O contacto com o exterior pode ainda ser feito por carta ou através das muito desejadas visitas. Além do contacto com os advogados, que podem visitar os reclusos todos os dias, à quarta-feira e ao sábado há visitas de uma hora de família e amigos. No caso de Pedro Dias, habitualmente os pais, a irmã, a companheira e os dois filhos mais velhos (de 11 e 2 anos) vão vê-lo de 15 em 15 dias. Estas visitas acontecem numa das dez salas conhecidas como parlatório, uma divisão com um vidro a separar o detido dos visitantes, bancada e uma cadeira de cada lado. Monsanto é a única prisão em Portugal onde o contacto entre os presos e as visitas é feito com um vidro no meio.
O suspeito dos crimes de Aguiar da Beira só viu uma vez o filho mais novo, que nasceu quando o pai já estava detido. Foi na “visita extraordinária” que acontece uma vez por ano a pedido dos reclusos, a única que não se realiza no parlatório. O pedido de Pedro Dias foi aceite pela diretora da prisão, com base no regulamento que permite, após uma “avaliação de segurança”, que haja uma visita maior “em dia com especial significado humano ou religioso para o recluso”. A visita em que conheceu o filho aconteceu a 2 de janeiro, no rescaldo do Natal. Até aí não o tinha visto porque, segundo a irmã revelou em tribunal, “recusava-se a conhecer o bebé por um vidro”.
“Ele não queria que o bebé fosse”, revela a fonte mais próxima de Pedro Dias com que o Observador teve contacto. “E o outro filho mais novo é pequeno, também não percebe a situação e fica revoltado por não poder tocar no pai, chega a bater no vidro e tudo.” A existência do parlatório foi uma das características criticadas pelo ex-Provedor de Justiça em Monsanto.
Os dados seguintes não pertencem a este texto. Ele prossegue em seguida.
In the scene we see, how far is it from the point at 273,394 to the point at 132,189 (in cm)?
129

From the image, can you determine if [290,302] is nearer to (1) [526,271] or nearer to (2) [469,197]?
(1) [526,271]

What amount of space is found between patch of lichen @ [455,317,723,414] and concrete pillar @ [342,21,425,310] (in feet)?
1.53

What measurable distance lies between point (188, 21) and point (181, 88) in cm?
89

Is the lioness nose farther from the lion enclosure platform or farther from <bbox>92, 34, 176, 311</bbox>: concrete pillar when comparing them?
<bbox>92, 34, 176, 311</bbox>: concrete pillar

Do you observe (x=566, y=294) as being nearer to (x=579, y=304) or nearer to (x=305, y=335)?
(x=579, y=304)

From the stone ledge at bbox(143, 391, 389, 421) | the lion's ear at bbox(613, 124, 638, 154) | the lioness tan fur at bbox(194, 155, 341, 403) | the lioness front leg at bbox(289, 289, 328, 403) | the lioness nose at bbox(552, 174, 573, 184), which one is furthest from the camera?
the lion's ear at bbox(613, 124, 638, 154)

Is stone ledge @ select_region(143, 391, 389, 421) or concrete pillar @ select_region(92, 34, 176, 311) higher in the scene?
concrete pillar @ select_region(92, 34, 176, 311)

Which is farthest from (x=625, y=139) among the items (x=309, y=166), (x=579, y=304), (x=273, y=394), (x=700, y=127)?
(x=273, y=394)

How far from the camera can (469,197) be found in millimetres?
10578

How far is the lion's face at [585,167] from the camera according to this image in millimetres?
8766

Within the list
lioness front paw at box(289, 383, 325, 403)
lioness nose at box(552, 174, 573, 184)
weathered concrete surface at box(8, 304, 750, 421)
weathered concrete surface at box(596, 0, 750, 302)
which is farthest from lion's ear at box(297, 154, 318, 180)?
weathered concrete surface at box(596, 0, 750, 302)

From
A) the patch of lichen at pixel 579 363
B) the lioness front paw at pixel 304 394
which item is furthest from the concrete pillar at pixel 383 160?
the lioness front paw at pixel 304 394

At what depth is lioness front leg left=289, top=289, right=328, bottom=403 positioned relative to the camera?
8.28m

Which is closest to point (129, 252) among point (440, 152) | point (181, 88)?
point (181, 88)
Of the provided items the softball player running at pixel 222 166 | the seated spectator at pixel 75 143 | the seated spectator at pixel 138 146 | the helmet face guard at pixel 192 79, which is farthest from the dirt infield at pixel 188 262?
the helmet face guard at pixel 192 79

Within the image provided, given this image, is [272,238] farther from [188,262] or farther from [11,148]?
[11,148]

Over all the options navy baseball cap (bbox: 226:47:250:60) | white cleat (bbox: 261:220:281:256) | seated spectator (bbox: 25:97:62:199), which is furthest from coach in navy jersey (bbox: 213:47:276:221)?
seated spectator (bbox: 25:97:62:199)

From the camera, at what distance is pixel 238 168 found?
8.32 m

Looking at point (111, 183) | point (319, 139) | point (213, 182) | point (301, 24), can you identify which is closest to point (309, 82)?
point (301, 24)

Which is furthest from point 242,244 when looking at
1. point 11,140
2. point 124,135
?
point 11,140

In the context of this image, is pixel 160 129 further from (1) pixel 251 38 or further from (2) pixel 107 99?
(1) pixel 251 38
No seu relatório, Faria da Costa disse não compreender “a barreira que, embora de vidro, se interpõe, de modo sistemático, entre um pai recluso e um filho pequeno”.
A restrição “surpreende ainda mais”, escreve o provedor, quando em Monsanto se permite “a realização mensal de visitas íntimas, visitas que, pela sua índole, não podem ser efetuadas numa sala provida com um vidro de separação.” O Estabelecimento Prisional de Monsanto, a prisão de maior segurança em todo o país onde mais de quatro reclusos não podem estar juntos, é uma das 14 prisões entre as 49 portuguesas que permite a realização de visitas conjugais.
Pedro Dias, contudo, ainda terá de esperar três anos até poder usufruir delas — isto se, nesta quinta-feira, for condenado. No tribunal da Guarda, o Ministério Público pediu a pena máxima de 25 anos de prisão pelos homicídios do GNR Carlos Caetano e do casal Liliane e Luís Pinto, bem como pelo homicídio na forma tentada do militar António Ferreira. A procuradora considerou que o fugitivo de Aguiar da Beira, que está na prisão mais dura de Portugal a aguardar julgamento desde novembro de 2016, “não mostrou qualquer arrependimento, nem qualquer respeito”.